A proposed ban on non-compete clauses would unshackle an estimated 30 million workers in the United States. The U.S. Federal Trade Commission (FTC) has filed notice that it intends to decree such employer-imposed conditions are unfair competition, which would rescind current non-compete agreements and prohibit them in the future.
The proposed rule has been posted for public comment until March 5, 2023. Accompanying background from the FTC maintains that workers are effectively coerced into non-compete agreements due to employers’ disproportionate bargaining power.

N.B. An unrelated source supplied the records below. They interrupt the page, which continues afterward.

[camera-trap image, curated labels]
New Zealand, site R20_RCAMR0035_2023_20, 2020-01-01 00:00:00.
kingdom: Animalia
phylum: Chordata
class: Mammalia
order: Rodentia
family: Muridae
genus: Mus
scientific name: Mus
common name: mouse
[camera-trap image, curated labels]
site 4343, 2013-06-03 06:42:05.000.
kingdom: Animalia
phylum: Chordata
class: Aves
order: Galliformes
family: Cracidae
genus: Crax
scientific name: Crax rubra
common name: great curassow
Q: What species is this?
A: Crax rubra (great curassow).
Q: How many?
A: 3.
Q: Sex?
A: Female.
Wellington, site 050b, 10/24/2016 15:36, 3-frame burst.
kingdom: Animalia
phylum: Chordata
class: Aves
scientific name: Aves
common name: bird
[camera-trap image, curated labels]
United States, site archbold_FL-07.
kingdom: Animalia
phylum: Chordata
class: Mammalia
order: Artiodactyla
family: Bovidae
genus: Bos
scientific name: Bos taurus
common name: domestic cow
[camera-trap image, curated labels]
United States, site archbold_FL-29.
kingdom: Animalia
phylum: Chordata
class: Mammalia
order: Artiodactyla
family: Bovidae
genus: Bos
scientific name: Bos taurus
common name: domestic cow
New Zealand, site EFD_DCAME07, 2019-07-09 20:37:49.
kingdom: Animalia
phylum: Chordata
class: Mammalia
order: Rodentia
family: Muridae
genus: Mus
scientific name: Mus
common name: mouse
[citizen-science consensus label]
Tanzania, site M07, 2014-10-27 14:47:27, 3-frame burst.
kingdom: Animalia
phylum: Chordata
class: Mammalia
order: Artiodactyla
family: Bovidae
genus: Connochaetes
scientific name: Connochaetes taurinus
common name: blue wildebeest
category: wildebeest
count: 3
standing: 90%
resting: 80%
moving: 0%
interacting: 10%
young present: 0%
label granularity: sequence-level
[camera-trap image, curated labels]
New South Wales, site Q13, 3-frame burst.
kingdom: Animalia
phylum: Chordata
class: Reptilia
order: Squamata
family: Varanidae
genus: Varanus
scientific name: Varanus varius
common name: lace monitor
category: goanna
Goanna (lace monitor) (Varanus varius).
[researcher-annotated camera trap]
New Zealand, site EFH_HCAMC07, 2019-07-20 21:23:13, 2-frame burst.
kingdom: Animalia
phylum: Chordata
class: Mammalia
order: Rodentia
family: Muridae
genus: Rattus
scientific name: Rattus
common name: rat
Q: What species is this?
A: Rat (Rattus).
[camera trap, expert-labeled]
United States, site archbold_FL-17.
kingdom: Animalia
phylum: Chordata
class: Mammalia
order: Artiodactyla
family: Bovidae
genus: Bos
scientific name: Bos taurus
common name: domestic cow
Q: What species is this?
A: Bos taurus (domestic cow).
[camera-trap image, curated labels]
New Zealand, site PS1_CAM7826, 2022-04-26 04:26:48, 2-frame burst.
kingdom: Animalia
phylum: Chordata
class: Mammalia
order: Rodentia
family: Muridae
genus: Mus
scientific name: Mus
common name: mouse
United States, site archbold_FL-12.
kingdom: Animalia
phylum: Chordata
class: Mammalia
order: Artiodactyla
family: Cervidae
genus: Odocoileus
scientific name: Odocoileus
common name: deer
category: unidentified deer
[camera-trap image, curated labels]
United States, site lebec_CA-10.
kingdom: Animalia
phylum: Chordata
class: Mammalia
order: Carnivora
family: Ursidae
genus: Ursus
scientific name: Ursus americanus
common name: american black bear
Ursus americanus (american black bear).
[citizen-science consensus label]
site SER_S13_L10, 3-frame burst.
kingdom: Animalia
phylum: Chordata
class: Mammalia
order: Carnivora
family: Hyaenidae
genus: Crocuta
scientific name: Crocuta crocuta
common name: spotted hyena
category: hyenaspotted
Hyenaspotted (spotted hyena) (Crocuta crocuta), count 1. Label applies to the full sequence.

In turn, this serves to suppress wages through contrived control of job turnover and to inhibit the launch of new businesses.
“By design, non-competes often close off a worker’s most natural alternative employment options: jobs in the same geographic area and professional field,” observes a joint statement from FTC chair Lisa Khan and commissioners Rebecca Kelly Slaughter and Alvaro Bedoya. “These restrictions can undermine core economic liberties, burdening Americans’ ability to freely switch jobs.”
Non-compete clauses are common across U.S. industry sectors and job levels, from service sector roles to technical and professional fields to senior management positions. As part of the public consultation exercise, the FTC is seeking input on whether low- and high-wage workers should be treated equally under the rule and whether senior executives should be exempt.